Apart from the pictures, which must be omitted, restate the data exactly.

• [Recorded information]
※ ※ ※

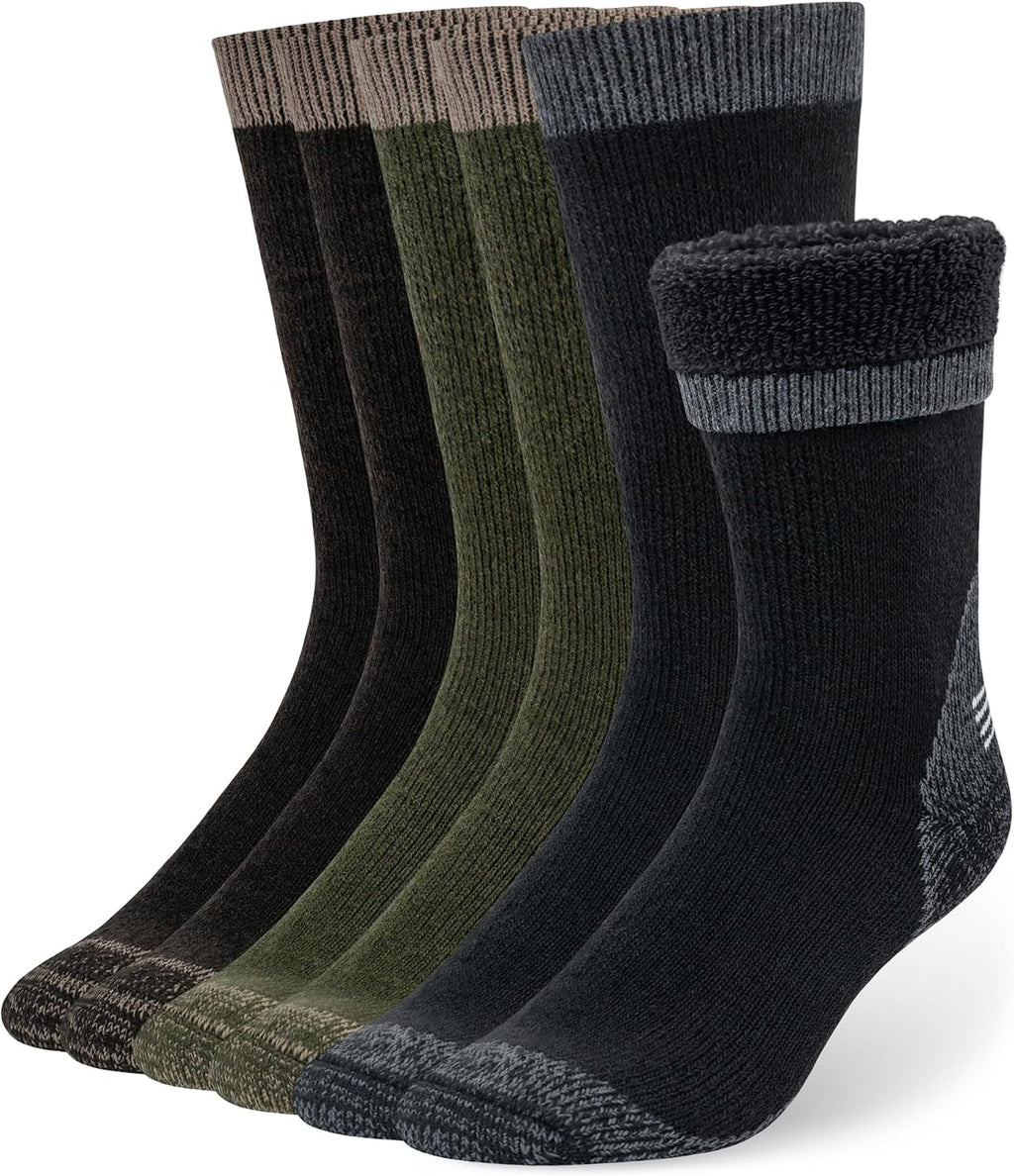 Time May Tell Merino Wool Hiking Boot Socks Cushioned Warm Outdoor Socks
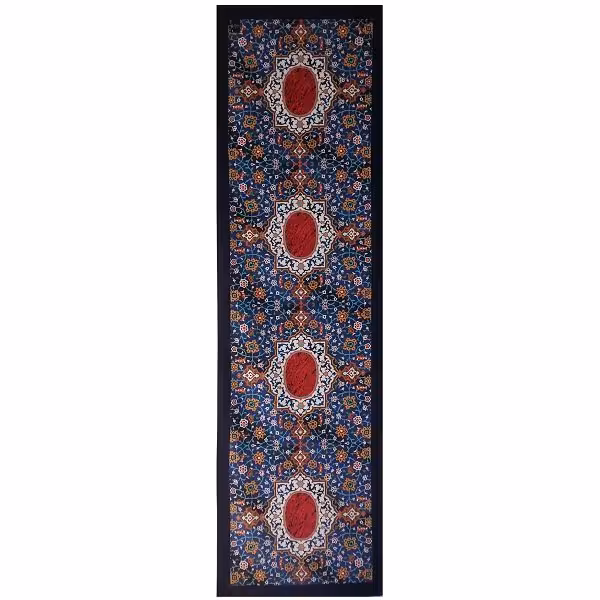 رومیزی رانر مخمل کوبیده طرح کاشی کد MAKHRAN8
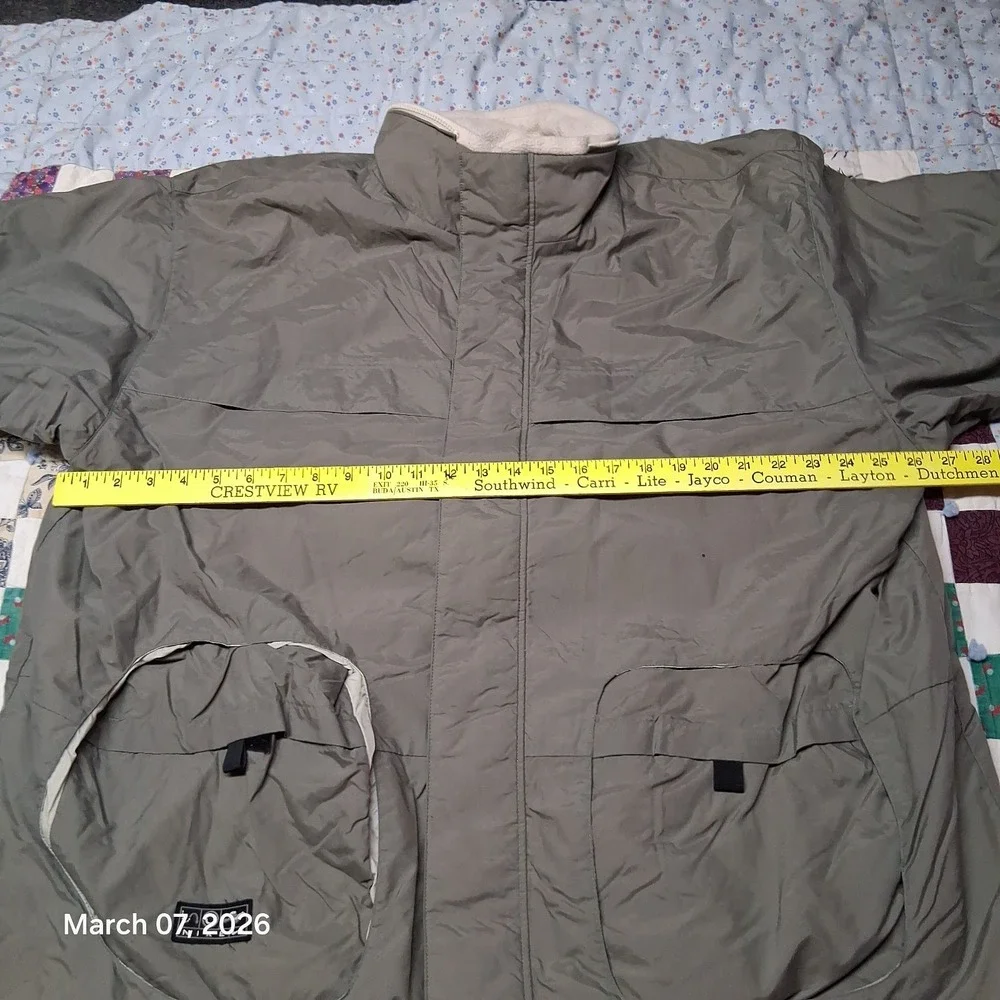 VTG Nike Streetwear 3D‎ Cell Pocket Fleece Lined Jacket Size 2XL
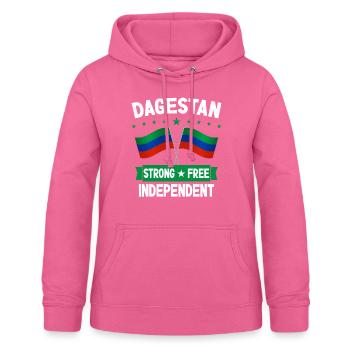 Daghestan - Sweat à capuche Femme - rose - Devant - AI Model Female 172 light (172cm)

※ ※ ※

• [Finished task]
 Time May Tell Merino Wool Hiking Boot Socks Cushioned Warm Outdoor Socks
 رومیزی رانر مخمل کوبیده طرح کاشی کد MAKHRAN8
 VTG Nike Streetwear 3D‎ Cell Pocket Fleece Lined Jacket Size 2XL
 Daghestan - Sweat à capuche Femme - rose - Devant - AI Model Female 172 light (172cm)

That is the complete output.